### PROBLEM REQUIREMENTS
Your task is to transcribe the entries below exactly, beginning with the line containing "Which particular item from" and ending with the final line, and to add nothing else.

Records from a data collection
# # # # # # #

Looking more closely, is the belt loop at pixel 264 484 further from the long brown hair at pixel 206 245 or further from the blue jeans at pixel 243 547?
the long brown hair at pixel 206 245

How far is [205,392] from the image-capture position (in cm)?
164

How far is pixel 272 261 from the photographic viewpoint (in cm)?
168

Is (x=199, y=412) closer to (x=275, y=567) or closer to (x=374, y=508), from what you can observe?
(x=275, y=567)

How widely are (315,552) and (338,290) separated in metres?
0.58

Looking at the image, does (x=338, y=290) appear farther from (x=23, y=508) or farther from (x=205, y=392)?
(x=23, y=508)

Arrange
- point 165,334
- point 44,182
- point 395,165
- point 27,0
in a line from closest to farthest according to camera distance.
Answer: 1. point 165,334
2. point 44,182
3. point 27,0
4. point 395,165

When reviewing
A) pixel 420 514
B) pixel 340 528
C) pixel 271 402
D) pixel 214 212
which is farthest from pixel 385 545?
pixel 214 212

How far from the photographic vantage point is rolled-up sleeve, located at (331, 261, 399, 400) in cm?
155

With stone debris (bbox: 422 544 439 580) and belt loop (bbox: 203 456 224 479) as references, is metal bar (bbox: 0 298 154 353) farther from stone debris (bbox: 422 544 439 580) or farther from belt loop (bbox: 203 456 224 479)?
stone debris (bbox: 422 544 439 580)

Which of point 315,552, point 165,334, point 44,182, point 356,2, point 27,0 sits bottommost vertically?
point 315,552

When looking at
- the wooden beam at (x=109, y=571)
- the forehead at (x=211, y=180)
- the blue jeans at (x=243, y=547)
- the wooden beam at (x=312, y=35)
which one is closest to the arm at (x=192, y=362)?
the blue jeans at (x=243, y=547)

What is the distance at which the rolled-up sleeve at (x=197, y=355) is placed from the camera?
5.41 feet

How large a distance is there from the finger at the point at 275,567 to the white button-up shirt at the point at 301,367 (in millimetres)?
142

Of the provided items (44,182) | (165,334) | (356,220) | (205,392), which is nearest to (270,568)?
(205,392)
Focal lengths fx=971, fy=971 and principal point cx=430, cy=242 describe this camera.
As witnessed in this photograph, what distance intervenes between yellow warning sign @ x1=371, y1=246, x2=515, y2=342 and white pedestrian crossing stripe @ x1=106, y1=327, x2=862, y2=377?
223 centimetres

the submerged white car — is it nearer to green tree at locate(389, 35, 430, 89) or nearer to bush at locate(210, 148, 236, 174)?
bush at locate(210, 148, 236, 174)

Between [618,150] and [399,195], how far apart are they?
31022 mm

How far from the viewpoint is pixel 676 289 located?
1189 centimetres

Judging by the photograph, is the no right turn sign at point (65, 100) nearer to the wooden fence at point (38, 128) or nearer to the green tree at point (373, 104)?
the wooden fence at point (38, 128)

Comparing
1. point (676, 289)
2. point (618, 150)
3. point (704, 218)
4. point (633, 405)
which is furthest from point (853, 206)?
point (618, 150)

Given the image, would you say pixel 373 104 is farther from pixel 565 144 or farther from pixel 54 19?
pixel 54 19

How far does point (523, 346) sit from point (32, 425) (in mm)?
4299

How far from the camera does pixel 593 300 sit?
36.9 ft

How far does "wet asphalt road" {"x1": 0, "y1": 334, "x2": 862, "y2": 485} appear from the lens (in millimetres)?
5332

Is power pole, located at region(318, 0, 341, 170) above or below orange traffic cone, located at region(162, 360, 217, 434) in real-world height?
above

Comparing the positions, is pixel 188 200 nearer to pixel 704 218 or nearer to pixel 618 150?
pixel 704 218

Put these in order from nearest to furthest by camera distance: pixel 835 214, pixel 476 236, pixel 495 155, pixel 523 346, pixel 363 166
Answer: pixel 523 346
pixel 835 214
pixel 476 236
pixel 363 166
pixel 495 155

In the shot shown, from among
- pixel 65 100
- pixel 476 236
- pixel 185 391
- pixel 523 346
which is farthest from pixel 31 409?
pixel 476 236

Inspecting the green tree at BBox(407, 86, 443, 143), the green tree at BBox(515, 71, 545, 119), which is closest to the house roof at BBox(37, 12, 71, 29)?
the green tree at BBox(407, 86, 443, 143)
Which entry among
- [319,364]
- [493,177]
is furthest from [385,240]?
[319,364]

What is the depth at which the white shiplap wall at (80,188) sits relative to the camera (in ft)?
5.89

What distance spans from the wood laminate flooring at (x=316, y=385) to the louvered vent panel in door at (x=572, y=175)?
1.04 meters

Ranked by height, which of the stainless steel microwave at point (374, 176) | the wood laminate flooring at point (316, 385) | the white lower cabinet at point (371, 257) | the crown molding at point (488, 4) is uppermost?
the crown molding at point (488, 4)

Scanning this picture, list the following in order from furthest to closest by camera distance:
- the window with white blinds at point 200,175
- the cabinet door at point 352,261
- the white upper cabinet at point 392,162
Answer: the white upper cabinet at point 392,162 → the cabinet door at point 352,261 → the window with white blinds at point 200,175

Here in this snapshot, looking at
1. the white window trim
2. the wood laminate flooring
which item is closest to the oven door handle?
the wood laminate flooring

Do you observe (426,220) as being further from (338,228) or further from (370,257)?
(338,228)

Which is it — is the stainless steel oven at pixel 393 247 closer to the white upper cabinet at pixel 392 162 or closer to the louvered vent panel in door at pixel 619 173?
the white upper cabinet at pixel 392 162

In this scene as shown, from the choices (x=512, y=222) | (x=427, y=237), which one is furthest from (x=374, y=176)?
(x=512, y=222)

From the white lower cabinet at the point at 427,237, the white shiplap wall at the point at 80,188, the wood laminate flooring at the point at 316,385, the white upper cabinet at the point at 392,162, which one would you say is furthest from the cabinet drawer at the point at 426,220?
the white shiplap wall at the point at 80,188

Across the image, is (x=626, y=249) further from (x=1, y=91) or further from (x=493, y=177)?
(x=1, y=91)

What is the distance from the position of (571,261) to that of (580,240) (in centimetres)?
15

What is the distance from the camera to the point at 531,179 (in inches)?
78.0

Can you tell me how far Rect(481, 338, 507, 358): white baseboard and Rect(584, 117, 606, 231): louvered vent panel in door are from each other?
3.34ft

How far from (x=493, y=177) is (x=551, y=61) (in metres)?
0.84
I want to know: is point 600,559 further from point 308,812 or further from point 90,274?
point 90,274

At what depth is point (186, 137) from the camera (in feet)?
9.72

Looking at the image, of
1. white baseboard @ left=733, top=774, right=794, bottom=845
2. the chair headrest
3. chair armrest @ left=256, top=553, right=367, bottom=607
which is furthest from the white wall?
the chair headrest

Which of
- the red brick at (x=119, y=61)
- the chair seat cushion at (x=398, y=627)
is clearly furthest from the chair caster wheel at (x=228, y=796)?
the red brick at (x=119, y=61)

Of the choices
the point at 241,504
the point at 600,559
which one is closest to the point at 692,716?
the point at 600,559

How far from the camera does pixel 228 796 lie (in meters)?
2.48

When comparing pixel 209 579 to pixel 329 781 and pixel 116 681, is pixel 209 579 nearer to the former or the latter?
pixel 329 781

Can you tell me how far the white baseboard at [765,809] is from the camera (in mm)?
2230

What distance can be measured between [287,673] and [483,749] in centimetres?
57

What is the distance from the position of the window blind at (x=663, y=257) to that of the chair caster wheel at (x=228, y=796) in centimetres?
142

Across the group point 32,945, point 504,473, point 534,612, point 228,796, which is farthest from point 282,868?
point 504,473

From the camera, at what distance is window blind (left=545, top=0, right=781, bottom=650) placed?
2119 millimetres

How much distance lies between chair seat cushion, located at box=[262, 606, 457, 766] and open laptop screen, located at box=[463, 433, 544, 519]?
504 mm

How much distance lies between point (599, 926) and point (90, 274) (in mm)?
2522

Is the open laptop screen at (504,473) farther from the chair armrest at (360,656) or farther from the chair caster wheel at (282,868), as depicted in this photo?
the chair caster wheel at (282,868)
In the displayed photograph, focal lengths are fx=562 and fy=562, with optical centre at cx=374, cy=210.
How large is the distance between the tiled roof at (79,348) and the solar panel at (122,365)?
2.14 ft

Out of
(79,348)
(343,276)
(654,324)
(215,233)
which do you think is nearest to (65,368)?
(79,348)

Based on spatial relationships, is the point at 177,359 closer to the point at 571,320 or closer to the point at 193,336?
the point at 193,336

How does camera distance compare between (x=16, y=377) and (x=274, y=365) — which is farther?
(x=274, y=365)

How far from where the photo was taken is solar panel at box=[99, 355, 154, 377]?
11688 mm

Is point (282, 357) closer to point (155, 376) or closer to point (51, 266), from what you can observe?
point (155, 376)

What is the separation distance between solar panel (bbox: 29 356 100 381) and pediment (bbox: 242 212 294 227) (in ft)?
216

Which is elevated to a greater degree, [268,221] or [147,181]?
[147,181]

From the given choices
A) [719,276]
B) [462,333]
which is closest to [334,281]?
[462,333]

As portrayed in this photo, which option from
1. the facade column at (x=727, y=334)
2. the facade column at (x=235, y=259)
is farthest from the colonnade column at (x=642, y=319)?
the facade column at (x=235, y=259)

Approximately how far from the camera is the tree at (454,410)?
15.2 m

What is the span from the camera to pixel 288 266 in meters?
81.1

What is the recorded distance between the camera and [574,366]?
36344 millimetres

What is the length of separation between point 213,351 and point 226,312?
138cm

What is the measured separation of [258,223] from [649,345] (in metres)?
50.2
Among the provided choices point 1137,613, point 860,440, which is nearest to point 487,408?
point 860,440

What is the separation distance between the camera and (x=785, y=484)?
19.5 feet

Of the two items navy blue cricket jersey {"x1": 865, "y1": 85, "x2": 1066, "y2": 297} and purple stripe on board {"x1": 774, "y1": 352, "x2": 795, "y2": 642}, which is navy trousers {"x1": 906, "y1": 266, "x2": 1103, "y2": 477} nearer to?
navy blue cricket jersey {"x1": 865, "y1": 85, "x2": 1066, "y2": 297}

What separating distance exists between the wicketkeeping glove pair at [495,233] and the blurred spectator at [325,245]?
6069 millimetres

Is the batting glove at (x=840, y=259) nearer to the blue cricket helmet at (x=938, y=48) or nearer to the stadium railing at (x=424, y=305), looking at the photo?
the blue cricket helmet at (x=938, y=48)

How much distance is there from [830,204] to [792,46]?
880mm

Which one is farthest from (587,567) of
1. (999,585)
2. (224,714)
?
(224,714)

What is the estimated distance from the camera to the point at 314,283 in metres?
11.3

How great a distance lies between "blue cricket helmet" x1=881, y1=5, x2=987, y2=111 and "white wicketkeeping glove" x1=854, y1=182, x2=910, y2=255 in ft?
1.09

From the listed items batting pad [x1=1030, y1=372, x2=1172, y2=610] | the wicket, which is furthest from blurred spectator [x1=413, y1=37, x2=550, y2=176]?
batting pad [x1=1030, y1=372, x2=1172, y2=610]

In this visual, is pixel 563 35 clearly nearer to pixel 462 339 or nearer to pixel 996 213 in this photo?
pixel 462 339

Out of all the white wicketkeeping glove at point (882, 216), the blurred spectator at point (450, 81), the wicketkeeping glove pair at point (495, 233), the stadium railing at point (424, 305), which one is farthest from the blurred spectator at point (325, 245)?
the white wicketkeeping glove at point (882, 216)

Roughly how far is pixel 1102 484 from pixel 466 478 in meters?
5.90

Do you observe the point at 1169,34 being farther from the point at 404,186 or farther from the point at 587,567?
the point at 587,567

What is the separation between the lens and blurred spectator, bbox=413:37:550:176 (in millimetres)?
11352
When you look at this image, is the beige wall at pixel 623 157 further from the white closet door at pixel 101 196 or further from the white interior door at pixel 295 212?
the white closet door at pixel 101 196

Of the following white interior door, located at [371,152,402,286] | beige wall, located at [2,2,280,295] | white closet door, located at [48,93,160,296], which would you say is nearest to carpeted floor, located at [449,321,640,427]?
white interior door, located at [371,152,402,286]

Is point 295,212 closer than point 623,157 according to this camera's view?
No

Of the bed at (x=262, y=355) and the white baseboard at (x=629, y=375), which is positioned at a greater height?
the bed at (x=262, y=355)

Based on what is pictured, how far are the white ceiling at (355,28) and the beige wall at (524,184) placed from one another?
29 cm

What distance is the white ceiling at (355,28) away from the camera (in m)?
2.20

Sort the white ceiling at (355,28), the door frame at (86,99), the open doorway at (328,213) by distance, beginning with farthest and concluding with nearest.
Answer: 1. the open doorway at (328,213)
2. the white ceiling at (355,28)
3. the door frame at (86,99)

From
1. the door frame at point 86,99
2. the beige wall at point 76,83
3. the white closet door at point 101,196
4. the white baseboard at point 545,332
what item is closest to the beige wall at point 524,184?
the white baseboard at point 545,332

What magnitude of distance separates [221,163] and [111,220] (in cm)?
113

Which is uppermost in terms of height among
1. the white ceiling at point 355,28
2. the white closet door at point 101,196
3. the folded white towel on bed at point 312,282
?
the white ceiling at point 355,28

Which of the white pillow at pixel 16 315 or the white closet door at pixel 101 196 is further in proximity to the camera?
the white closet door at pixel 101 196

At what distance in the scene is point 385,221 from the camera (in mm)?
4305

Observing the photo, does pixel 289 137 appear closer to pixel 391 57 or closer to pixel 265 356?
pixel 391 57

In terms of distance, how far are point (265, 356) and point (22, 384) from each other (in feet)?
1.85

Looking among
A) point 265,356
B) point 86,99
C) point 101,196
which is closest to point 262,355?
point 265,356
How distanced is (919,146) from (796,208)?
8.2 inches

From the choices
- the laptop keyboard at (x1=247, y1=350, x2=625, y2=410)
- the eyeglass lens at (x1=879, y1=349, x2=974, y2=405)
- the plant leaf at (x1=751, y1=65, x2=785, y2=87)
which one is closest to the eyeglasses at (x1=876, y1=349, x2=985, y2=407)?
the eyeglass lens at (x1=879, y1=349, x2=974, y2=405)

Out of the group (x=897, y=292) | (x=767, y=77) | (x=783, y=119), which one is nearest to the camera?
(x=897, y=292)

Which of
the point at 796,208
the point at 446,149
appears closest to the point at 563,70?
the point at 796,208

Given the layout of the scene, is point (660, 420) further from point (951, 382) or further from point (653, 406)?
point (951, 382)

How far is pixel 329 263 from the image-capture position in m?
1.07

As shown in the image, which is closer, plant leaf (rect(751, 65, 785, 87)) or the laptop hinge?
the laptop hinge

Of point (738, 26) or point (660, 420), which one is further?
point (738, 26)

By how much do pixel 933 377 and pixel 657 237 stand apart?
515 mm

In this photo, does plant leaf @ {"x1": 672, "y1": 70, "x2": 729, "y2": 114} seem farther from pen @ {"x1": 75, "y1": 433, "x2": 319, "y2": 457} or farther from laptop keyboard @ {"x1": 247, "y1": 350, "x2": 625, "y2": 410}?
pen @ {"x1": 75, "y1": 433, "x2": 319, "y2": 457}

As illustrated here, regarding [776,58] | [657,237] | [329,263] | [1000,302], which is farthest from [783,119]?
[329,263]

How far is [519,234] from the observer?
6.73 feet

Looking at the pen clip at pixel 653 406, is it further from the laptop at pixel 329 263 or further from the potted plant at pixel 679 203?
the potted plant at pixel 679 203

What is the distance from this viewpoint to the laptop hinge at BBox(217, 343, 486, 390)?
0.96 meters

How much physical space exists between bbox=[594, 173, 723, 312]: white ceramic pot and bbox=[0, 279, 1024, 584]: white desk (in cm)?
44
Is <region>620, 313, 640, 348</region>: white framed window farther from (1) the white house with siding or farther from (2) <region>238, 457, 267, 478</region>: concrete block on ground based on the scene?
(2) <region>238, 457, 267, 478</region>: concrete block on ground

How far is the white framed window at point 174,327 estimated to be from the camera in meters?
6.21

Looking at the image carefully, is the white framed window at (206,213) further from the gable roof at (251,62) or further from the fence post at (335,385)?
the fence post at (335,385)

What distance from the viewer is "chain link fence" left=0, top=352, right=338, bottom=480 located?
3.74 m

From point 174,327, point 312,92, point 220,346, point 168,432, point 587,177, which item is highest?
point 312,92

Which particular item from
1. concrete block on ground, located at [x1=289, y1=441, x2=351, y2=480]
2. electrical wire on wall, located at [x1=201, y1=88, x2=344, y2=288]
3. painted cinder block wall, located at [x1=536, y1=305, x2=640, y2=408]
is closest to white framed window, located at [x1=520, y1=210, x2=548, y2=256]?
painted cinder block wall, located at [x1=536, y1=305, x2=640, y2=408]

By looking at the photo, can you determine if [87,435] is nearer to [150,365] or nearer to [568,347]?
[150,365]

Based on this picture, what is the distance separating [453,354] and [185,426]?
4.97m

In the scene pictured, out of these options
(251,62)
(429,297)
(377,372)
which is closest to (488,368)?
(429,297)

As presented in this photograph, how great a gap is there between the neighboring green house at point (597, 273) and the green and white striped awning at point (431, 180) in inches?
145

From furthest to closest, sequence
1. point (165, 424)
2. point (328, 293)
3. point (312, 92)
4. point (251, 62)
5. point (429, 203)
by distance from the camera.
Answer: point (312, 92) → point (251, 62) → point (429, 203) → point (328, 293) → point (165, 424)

# # # # # # #

### OUTPUT FOR THIS TASK
Which particular item from
1. concrete block on ground, located at [x1=289, y1=441, x2=351, y2=480]
2. electrical wire on wall, located at [x1=201, y1=88, x2=344, y2=288]
3. painted cinder block wall, located at [x1=536, y1=305, x2=640, y2=408]
is closest to white framed window, located at [x1=520, y1=210, x2=548, y2=256]?
painted cinder block wall, located at [x1=536, y1=305, x2=640, y2=408]

By looking at the photo, can you determine if [87,435] is nearer to [150,365] or nearer to [568,347]?
[150,365]

Based on this picture, what is the distance separating [453,354] and [185,426]?
4.97m

In the scene pictured, out of these options
(251,62)
(429,297)
(377,372)
which is closest to (488,368)?
(429,297)

As presented in this photograph, how great a gap is there between the neighboring green house at point (597, 273) and the green and white striped awning at point (431, 180) in inches?
145

From furthest to closest, sequence
1. point (165, 424)
2. point (328, 293)
3. point (312, 92)
4. point (251, 62)
5. point (429, 203)
by distance from the camera.
Answer: point (312, 92) → point (251, 62) → point (429, 203) → point (328, 293) → point (165, 424)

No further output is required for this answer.